Specialty Grand Challenge ARTICLE
Grand challenge: accelerating discovery through technology development
- Basic Sciences Division, Fred Hutchinson Cancer Research Center, Seattle, WA, USA
As biologists we know that organisms are composed of subunits called cells, that sequential DNA trinucleotides encode the amino acid sequences of proteins, and that RNA transfers genetic information from DNA to the ribosome. But what we may not often reflect on is that these facts, the very tenets of modern biology, represent the fruits of technological innovation. From the early microscopes through which Hooke and van Leeuwenhoek saw cells for the first time, to the DNA sequencing technologies that have allowed decoding of entire genomes, the development of new instruments and assays has always been key to making discovery possible. This relationship between technological innovation and biological discovery is as important today as it ever was, and we must therefore continue to push the boundaries of current methodologies in order to accelerate the pace of science and to translate the knowledge gained into practical applications.
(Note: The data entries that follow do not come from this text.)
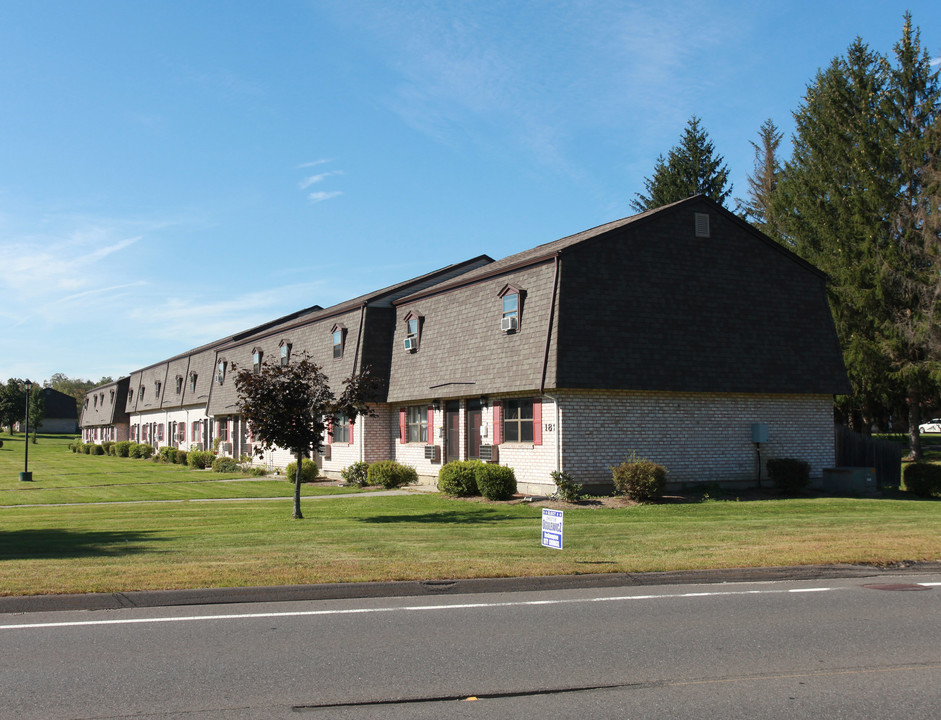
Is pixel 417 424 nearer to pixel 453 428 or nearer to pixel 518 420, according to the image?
pixel 453 428

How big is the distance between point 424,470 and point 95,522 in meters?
11.9

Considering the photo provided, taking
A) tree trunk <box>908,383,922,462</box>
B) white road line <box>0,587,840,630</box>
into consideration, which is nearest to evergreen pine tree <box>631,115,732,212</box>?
tree trunk <box>908,383,922,462</box>

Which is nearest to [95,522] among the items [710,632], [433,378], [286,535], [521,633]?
[286,535]

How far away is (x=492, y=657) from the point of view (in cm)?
703

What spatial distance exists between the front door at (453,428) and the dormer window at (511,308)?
12.0 ft

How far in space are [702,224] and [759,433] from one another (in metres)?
6.12

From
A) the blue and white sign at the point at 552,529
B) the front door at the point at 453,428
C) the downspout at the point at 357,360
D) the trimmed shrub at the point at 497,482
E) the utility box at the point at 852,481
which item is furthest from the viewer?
the downspout at the point at 357,360

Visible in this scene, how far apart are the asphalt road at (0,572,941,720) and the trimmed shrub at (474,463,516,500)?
11.6m

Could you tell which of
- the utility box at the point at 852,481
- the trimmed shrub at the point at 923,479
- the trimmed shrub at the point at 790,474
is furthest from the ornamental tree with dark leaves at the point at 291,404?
the trimmed shrub at the point at 923,479

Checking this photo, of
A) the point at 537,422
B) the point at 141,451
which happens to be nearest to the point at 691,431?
the point at 537,422

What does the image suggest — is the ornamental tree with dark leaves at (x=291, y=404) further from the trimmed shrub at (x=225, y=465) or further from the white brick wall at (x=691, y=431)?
the trimmed shrub at (x=225, y=465)

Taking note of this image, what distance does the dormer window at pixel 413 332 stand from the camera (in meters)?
28.3

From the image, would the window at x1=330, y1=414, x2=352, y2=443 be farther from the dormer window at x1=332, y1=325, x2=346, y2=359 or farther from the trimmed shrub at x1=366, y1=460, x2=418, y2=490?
the trimmed shrub at x1=366, y1=460, x2=418, y2=490

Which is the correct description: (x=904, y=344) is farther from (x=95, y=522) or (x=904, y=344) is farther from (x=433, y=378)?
(x=95, y=522)
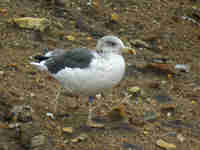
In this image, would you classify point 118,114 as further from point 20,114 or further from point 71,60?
point 20,114

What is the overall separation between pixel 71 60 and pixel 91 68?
475 mm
An excellent example of the power of technical advances to drive discovery comes from the rise of the field of genomics. With the realization that DNA contains genetic information, it became clear that biologists would need to be able to determine the nucleotide sequences of DNA molecules in order to understand genetics at the molecular level. This first became widely possible in the early 1970s with Sanger and Coulson’s introduction of the “plus and minus” sequencing technique (Sanger and Coulson, 1975), followed by the Maxam and Gilbert method(Maxam and Gilbert, 1977). The application of these methods led to significant new findings, including the complete sequence of the phi X174 phage genome (Sanger et al., 1977a), but both were plagued by complex protocols and were limited to sequencing only short stretches of DNA at a time. In 1977 Sanger and colleagues introduced a DNA sequencing method based on chain-terminating dideoxy nucleotides (Sanger et al., 1977b) which went on to become the method of choice due to its relative simplicity and ability to deliver longer sequence reads. After further improvement over the years and eventual automation (Prober et al., 1987), this method was employed to sequence the entire genomes of many different species, leading to unprecedented views of the structure of genomes from all kingdoms of life.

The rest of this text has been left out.